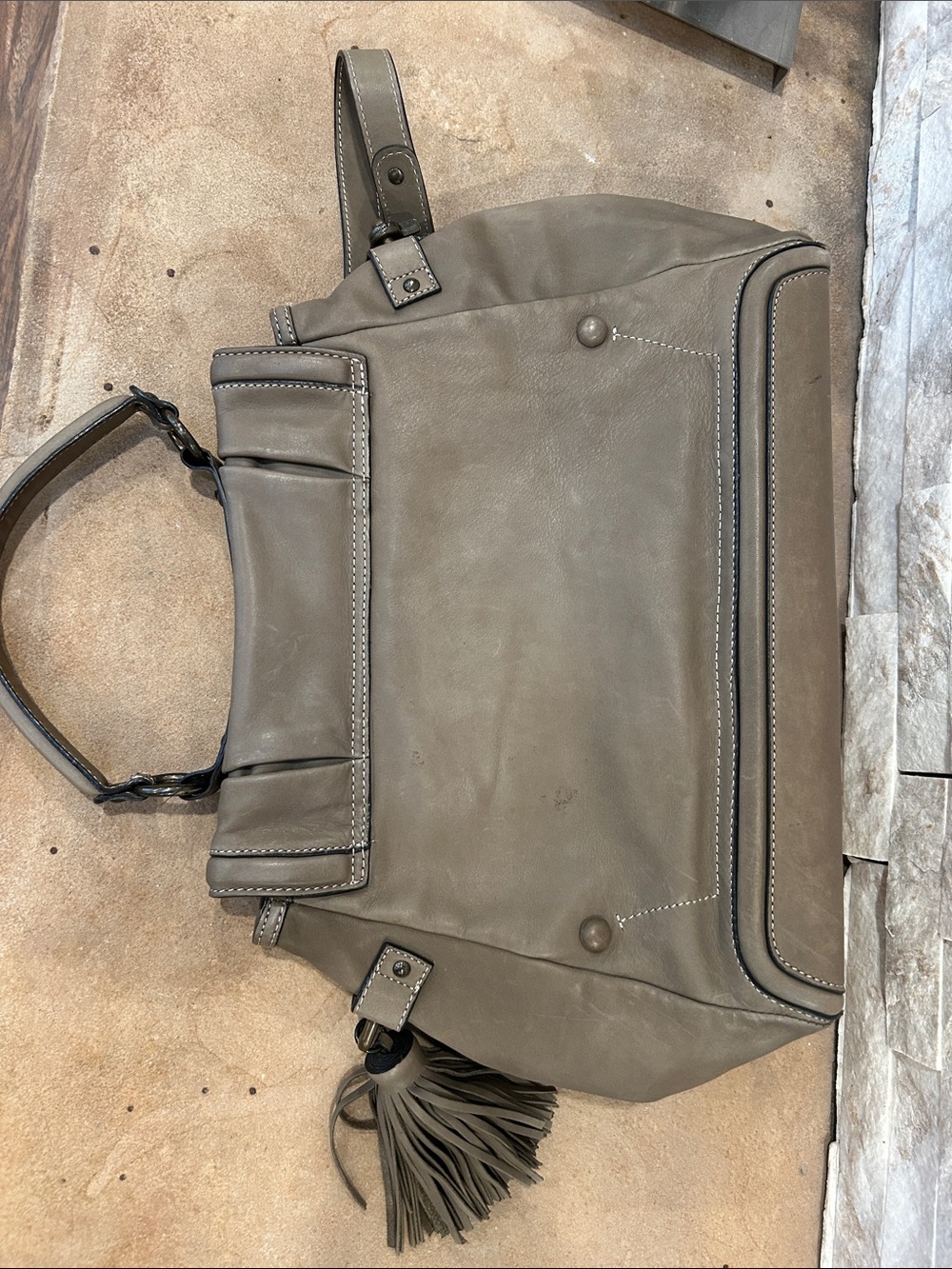 Ann Taylor Tan Hobo Bag - Picture 10 of 12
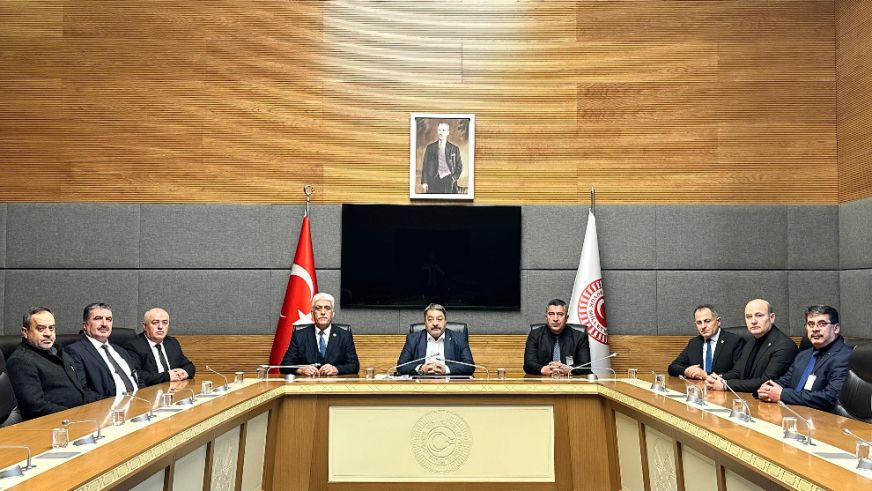 Fendoğlu, Ziraat Odası Başkanları İle TBMM'de İstişare Toplantısı Yaptı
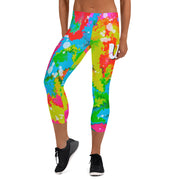 Liquid ink Capri Leggings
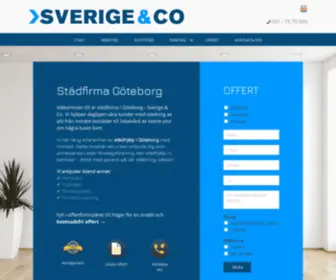 Sverigeco.se(Städfirma Göteborg) Screenshot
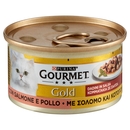 PURINA GOURMET Gold Dadini in Salsa con Salmone e Pollo 85 g
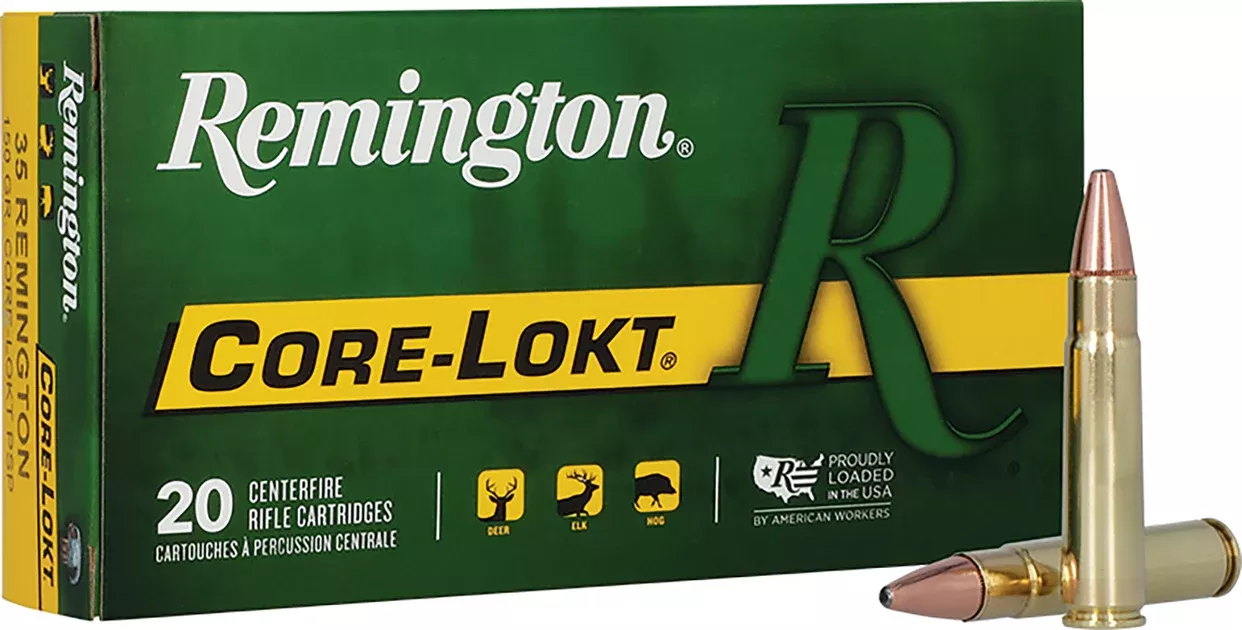 Remington Ammunition 21491 Core-Lokt35Rem 150gr Soft Point Core-Lokt 20 Per Box/10 Case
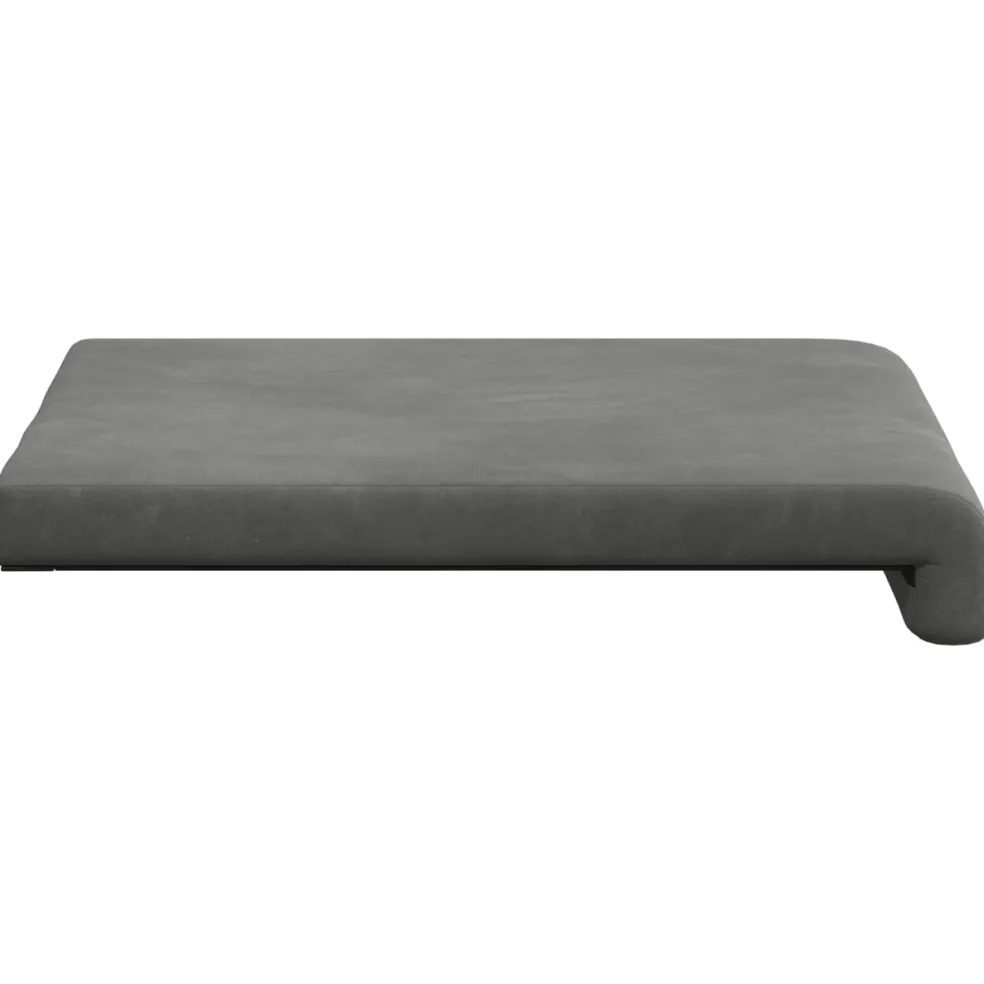 vidaXL Bankkussen 2 st fluweel Donkergrijs Diepte 35 cm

**********

• _Task directions_
Each record should be written out exactly, and each image should be omitted.

• _Answer for the task_
 Ann Taylor Tan Hobo Bag - Picture 10 of 12
 Fendoğlu, Ziraat Odası Başkanları İle TBMM'de İstişare Toplantısı Yaptı
 Liquid ink Capri Leggings
 Sverigeco.se(Städfirma Göteborg) Screenshot
 PURINA GOURMET Gold Dadini in Salsa con Salmone e Pollo 85 g
 Remington Ammunition 21491 Core-Lokt35Rem 150gr Soft Point Core-Lokt 20 Per Box/10 Case
 vidaXL Bankkussen 2 st fluweel Donkergrijs Diepte 35 cm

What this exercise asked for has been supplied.